Raquita: Almost ten years in, and I feel like I've found my groove. My business is mostly weddings. I really, REALLY love weddings. Like if I wasn't a photographer, I'd be a wedding planner. I love weddings because it means helping people transition into a new part of life. Celebrating love. And what is better than love? The other small part of my business is family portraits because I think people need them, and kids need them. Family portraits make you feel good about your family, about the people you belong to. I also like doing business headshots because I can help people feel good about what they are offering the job market. Basically I choose to use my business for good. That's the base question I ask when making decisions—will this do good?
Liz: I love that. So today is Woke Wednesday. Do you consider yourself feminist, woke, or otherwise a social justice advocate?
Raquita: I'm all of that. I've always been committed to serving marginalized communities before I knew what that was or would look like. I've always been pro marriage equality and been vocal about that for my business. And particularly since Trayvon Martin was murdered in 2012, I've been hugely motivated, and then again in 2014 as Mike Brown happened in my old stomping grounds, and then the VonDerrit Myers, Jr. police shooting in my current neighborhood made me commit to being particularly vocal about racial equality, and then subsequently feminist issues.
Liz: So how do you incorporate your values into your business?
Raquita: We donate our time and talents to any organization that is doing social justice work and needs a photographer. We donate financially, as well, where ever we can. I am also very committed to displaying our clients of all races and orientations. And I know that seems like a small thing, but it's really not here in Missouri. I've gotten pushback, and it's cost me business (that I wouldn't have wanted anyway) when I post same sex couples or mixed race couples. Being vocal about my commitment to equality especially in the last five years has been especially hard as a business owner in this area. St Louis is a very interesting reflection of national mindsets. And I've been told that my voice is why I won't be hired. So my personal commitments seem to affect my business whether I wear my Pinxit badge while I do them or not.
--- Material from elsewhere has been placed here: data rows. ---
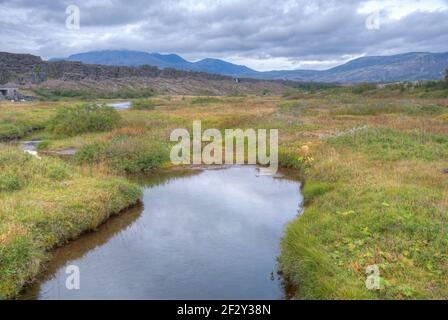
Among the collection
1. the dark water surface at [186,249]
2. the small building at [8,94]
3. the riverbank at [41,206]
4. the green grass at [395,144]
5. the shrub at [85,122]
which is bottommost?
the dark water surface at [186,249]

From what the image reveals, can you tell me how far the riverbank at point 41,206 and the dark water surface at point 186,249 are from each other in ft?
1.82

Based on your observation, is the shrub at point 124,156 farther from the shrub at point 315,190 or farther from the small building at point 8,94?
the small building at point 8,94

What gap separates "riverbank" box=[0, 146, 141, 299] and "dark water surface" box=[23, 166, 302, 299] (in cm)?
56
Liz: Totally. Do you have any words of wisdom to share with others starting out in this industry who share your values but may be nervous to make a stand?
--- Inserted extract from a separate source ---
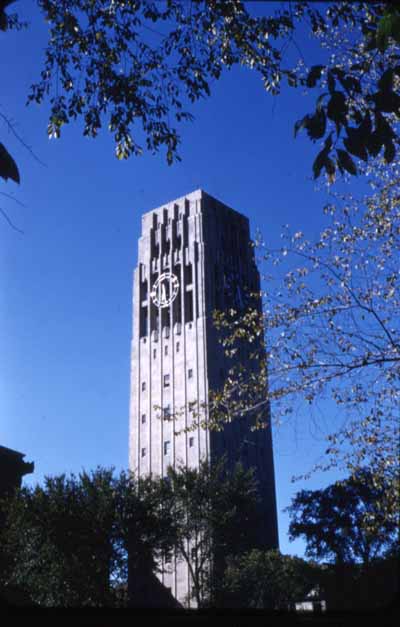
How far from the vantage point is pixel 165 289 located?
3179 inches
Raquita: I would love to tell them to just jump out there and just do it, and they should also be mindful of the waves they make. I am not saying at all not to make them, but be mindful of the ripples. Surround yourself with great swimmers, and stay focused on the good. There is more good than bad in the world, no matter what it looks like right now. Be Mr. Rodgers. Look for the helpers. Stay calm, have extra shoes, make time to listen, and enjoy it all.
Liz: Thank you so much, Raquita. Is there anything else you would like to add?
Raquita: I think weddings are an amazing opportunity for people to celebrate their lives, the love they have found, and the people who love them and celebrate with them. I hope one day the choice for kindness and celebration and hope and joy that people make for each other at weddings spills over to everyday. I hope we don't have to be faced with a life change like marriage and a party to be able to love people like that everyday. Our lives change everyday. And we should be having a party everyday, to celebrate any change, big or small. We wake up and thats a celebratory event. I'm also thrilled that Catalyst exists. I've dreamed of doing something like it, and I am THRILLED I don't have to try and start another business!
Liz: HAHAHAHA! I hear you. If I ever start another business, someone pinch me or something. Thank you so much for your time and wisdom, Raquita.